__Exercise instructions__. Go to the line containing "Butcher's Trussing Twine" in the records below and print it and every following line exactly, on through the line containing "BTS Run Game 最新版", then stop.

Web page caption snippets
·····
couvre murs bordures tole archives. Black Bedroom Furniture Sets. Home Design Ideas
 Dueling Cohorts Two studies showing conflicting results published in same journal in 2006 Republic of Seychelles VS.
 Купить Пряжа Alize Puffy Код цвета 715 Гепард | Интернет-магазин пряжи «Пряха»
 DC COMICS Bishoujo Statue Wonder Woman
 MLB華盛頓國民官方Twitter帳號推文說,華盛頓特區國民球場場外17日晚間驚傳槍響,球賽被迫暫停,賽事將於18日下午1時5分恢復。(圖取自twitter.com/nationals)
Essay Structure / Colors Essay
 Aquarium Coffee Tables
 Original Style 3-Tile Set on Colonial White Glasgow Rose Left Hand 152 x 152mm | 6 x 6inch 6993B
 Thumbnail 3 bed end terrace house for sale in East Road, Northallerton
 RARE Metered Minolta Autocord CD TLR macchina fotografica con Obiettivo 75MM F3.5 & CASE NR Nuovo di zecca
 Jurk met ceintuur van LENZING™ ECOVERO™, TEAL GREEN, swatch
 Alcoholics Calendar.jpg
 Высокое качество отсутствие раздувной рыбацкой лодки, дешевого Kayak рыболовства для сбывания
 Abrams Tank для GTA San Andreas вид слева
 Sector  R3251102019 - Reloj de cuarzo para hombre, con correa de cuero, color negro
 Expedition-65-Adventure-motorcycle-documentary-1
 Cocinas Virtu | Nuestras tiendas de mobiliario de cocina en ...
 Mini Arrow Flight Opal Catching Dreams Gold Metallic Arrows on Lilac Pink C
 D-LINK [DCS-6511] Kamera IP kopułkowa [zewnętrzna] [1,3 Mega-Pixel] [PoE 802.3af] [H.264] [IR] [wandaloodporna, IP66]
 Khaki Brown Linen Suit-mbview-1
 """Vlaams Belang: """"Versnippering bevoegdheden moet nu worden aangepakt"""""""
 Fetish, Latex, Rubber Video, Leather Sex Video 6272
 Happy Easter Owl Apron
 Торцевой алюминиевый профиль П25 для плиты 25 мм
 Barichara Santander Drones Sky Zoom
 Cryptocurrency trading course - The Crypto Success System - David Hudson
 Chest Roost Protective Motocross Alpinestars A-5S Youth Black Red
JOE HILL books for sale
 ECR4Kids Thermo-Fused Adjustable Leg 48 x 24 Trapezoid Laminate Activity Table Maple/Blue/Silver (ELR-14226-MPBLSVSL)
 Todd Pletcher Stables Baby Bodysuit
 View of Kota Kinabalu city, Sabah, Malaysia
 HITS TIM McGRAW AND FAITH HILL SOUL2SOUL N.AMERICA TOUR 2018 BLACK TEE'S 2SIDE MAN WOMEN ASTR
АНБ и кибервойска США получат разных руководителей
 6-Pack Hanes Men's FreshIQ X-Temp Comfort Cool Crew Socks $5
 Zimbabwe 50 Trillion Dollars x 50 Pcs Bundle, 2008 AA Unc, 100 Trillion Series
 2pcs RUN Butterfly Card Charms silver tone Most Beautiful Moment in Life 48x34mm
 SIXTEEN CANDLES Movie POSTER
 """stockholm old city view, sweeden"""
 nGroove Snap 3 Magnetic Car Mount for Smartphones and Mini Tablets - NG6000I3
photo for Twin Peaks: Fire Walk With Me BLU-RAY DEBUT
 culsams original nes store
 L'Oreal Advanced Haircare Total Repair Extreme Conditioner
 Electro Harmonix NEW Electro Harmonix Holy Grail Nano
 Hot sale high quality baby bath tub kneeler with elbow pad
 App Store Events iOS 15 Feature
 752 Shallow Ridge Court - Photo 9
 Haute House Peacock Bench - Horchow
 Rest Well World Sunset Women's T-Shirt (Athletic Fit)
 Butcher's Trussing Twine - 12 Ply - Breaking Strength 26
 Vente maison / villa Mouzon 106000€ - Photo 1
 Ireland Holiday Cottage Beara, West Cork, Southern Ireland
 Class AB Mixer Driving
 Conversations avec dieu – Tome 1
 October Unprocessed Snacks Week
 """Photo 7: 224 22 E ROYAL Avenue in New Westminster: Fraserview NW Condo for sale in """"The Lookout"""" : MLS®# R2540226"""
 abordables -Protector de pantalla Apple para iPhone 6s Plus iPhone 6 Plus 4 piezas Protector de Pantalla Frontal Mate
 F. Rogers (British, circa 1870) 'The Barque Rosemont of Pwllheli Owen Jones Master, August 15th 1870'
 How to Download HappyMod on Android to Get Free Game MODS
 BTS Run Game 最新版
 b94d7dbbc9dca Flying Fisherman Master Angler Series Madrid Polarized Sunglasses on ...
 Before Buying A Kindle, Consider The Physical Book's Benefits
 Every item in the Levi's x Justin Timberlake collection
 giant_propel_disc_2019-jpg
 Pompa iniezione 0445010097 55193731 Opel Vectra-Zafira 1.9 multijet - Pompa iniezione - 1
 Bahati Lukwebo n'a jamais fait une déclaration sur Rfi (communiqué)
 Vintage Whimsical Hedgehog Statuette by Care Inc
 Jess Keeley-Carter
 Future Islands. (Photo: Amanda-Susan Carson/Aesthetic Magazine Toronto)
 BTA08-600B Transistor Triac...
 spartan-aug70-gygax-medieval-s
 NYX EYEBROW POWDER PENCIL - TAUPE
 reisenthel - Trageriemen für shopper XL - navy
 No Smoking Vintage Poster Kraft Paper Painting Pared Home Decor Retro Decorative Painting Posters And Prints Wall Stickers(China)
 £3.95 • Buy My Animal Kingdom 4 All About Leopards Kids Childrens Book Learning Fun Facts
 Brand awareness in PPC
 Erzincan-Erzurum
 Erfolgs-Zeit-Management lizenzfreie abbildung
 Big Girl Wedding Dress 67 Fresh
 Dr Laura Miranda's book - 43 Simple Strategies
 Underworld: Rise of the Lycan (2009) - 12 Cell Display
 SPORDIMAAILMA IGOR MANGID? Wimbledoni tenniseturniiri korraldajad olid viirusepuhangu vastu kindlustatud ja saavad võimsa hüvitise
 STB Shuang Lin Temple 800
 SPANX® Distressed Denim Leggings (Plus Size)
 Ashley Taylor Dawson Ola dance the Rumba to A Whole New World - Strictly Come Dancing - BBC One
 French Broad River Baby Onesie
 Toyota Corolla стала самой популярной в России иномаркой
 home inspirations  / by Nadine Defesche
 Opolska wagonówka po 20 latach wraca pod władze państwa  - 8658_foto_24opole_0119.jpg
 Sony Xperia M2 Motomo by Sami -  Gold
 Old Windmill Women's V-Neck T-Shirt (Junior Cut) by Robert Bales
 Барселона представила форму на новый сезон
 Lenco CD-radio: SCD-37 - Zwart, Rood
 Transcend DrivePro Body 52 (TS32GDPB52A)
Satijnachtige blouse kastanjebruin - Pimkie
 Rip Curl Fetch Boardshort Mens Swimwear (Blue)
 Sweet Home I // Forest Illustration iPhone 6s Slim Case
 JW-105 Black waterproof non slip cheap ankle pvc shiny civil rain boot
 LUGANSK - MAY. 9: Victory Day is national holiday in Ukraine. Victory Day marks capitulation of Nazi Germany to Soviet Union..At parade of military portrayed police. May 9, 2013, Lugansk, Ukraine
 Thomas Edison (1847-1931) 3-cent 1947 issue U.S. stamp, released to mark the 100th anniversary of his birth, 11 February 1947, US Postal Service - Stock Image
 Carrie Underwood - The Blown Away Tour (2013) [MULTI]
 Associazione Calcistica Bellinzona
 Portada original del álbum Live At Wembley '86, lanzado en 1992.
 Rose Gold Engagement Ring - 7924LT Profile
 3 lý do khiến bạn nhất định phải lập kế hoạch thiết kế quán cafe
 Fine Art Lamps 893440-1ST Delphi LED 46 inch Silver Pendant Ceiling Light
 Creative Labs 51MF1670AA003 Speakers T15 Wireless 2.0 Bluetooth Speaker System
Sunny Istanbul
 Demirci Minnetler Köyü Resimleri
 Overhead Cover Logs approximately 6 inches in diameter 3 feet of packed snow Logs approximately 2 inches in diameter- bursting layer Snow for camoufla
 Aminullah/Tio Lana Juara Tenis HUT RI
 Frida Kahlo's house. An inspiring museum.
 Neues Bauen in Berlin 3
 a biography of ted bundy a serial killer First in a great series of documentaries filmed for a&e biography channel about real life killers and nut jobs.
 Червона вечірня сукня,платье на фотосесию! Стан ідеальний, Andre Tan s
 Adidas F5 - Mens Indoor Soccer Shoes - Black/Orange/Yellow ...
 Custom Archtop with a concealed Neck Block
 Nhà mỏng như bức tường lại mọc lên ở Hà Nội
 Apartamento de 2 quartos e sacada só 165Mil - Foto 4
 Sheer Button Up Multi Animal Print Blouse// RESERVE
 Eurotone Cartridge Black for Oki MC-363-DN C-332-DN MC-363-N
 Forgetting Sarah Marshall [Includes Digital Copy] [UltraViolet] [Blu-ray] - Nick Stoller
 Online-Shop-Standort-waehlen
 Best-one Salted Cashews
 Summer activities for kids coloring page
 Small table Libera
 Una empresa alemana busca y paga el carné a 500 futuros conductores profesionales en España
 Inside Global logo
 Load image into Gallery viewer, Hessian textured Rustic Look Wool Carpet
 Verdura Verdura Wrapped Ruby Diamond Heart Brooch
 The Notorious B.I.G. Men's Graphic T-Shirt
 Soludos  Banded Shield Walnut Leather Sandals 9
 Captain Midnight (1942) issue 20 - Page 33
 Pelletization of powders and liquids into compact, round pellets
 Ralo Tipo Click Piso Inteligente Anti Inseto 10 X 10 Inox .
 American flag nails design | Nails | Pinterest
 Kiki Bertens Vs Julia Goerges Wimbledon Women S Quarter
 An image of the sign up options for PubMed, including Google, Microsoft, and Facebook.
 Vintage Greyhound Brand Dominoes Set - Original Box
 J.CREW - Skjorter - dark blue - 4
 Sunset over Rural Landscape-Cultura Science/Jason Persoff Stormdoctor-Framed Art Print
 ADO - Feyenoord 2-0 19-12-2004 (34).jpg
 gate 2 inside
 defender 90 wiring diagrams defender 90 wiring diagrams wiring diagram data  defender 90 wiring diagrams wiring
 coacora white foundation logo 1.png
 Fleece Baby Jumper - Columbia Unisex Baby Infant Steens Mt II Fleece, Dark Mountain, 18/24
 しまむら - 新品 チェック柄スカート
·····
__Completed exercise__.
 Butcher's Trussing Twine - 12 Ply - Breaking Strength 26
 Vente maison / villa Mouzon 106000€ - Photo 1
 Ireland Holiday Cottage Beara, West Cork, Southern Ireland
 Class AB Mixer Driving
 Conversations avec dieu – Tome 1
 October Unprocessed Snacks Week
 """Photo 7: 224 22 E ROYAL Avenue in New Westminster: Fraserview NW Condo for sale in """"The Lookout"""" : MLS®# R2540226"""
 abordables -Protector de pantalla Apple para iPhone 6s Plus iPhone 6 Plus 4 piezas Protector de Pantalla Frontal Mate
 F. Rogers (British, circa 1870) 'The Barque Rosemont of Pwllheli Owen Jones Master, August 15th 1870'
 How to Download HappyMod on Android to Get Free Game MODS
 BTS Run Game 最新版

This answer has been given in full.